■ **Exercise requirements**:
Print the full DataCleaningService class documentation below, word for word and unchanged.

Class DataCleaningService

java.lang.Object
com.leumanuel.woozydata.service.DataCleaningService

public class DataCleaningService extends Object
Service class responsible for data cleaning and transformation operations on DataFrames. Provides methods for handling missing values, removing duplicates, standardizing data, and performing various data cleaning tasks.
Version:
1.0
Author:
Leu A. Manuel
  • Constructor Details

    • DataCleaningService

      public DataCleaningService()
  • Method Details

    • dropNa

      public DataFrame dropNa(DataFrame df)
      Removes all rows containing missing values from the DataFrame. Missing values are identified as null, empty strings, "null", or "nan" (case insensitive).
      Parameters:
      df - the DataFrame to clean
      Returns:
      new DataFrame with rows containing missing values removed
      Throws:
      IllegalArgumentException - if df is null
    • fillNa

      public DataFrame fillNa(DataFrame df, Object value)
      Replaces all missing values in the DataFrame with a specified value. Missing values are identified as null, empty strings, "null", or "nan" (case insensitive).
      Parameters:
      df - the DataFrame to process
      value - the value to use for replacing missing values
      Returns:
      new DataFrame with missing values replaced
      Throws:
      IllegalArgumentException - if df is null
    • fillNaColumns

      public DataFrame fillNaColumns(DataFrame df, Object value, String... columns)
      Replaces missing values in specified columns with a given value.
      Parameters:
      df - the DataFrame to process
      value - the value to use for replacing missing values
      columns - array of column names where missing values should be replaced
      Returns:
      new DataFrame with missing values replaced in specified columns
      Throws:
      IllegalArgumentException - if df is null or if any specified column doesn't exist
    • dropDuplicates

      public DataFrame dropDuplicates(DataFrame df, String... columns)

■ **Material**:
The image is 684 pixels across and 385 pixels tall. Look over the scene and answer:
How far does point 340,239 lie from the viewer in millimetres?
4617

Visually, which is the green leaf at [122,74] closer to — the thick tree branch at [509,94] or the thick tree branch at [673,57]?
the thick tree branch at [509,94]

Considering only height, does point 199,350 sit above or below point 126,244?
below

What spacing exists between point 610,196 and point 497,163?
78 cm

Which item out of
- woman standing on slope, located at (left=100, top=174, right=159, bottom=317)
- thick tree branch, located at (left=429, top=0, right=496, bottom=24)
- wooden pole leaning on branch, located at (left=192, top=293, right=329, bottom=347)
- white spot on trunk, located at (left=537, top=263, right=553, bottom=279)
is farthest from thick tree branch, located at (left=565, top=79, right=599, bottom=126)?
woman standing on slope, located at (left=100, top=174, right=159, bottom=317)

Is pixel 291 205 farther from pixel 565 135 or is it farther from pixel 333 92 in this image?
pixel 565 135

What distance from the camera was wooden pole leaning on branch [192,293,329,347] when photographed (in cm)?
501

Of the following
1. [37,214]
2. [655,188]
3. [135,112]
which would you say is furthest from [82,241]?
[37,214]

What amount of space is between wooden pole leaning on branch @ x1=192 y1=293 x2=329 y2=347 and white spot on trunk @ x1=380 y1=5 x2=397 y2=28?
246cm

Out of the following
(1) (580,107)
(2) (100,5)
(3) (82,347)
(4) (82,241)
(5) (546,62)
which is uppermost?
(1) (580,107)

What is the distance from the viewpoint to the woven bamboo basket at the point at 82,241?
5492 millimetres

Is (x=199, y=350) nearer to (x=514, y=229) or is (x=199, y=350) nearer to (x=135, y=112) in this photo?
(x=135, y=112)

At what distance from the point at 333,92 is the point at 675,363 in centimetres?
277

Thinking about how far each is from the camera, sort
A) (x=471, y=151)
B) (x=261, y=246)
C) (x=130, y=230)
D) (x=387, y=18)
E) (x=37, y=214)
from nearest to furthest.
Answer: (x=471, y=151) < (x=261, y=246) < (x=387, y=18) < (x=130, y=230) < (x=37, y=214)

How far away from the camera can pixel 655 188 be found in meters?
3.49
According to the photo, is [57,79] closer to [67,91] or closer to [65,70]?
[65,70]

■ **Written response**:
Class DataCleaningService

java.lang.Object
com.leumanuel.woozydata.service.DataCleaningService

public class DataCleaningService extends Object
Service class responsible for data cleaning and transformation operations on DataFrames. Provides methods for handling missing values, removing duplicates, standardizing data, and performing various data cleaning tasks.
Version:
1.0
Author:
Leu A. Manuel
  • Constructor Details

    • DataCleaningService

      public DataCleaningService()
  • Method Details

    • dropNa

      public DataFrame dropNa(DataFrame df)
      Removes all rows containing missing values from the DataFrame. Missing values are identified as null, empty strings, "null", or "nan" (case insensitive).
      Parameters:
      df - the DataFrame to clean
      Returns:
      new DataFrame with rows containing missing values removed
      Throws:
      IllegalArgumentException - if df is null
    • fillNa

      public DataFrame fillNa(DataFrame df, Object value)
      Replaces all missing values in the DataFrame with a specified value. Missing values are identified as null, empty strings, "null", or "nan" (case insensitive).
      Parameters:
      df - the DataFrame to process
      value - the value to use for replacing missing values
      Returns:
      new DataFrame with missing values replaced
      Throws:
      IllegalArgumentException - if df is null
    • fillNaColumns

      public DataFrame fillNaColumns(DataFrame df, Object value, String... columns)
      Replaces missing values in specified columns with a given value.
      Parameters:
      df - the DataFrame to process
      value - the value to use for replacing missing values
      columns - array of column names where missing values should be replaced
      Returns:
      new DataFrame with missing values replaced in specified columns
      Throws:
      IllegalArgumentException - if df is null or if any specified column doesn't exist
    • dropDuplicates

      public DataFrame dropDuplicates(DataFrame df, String... columns)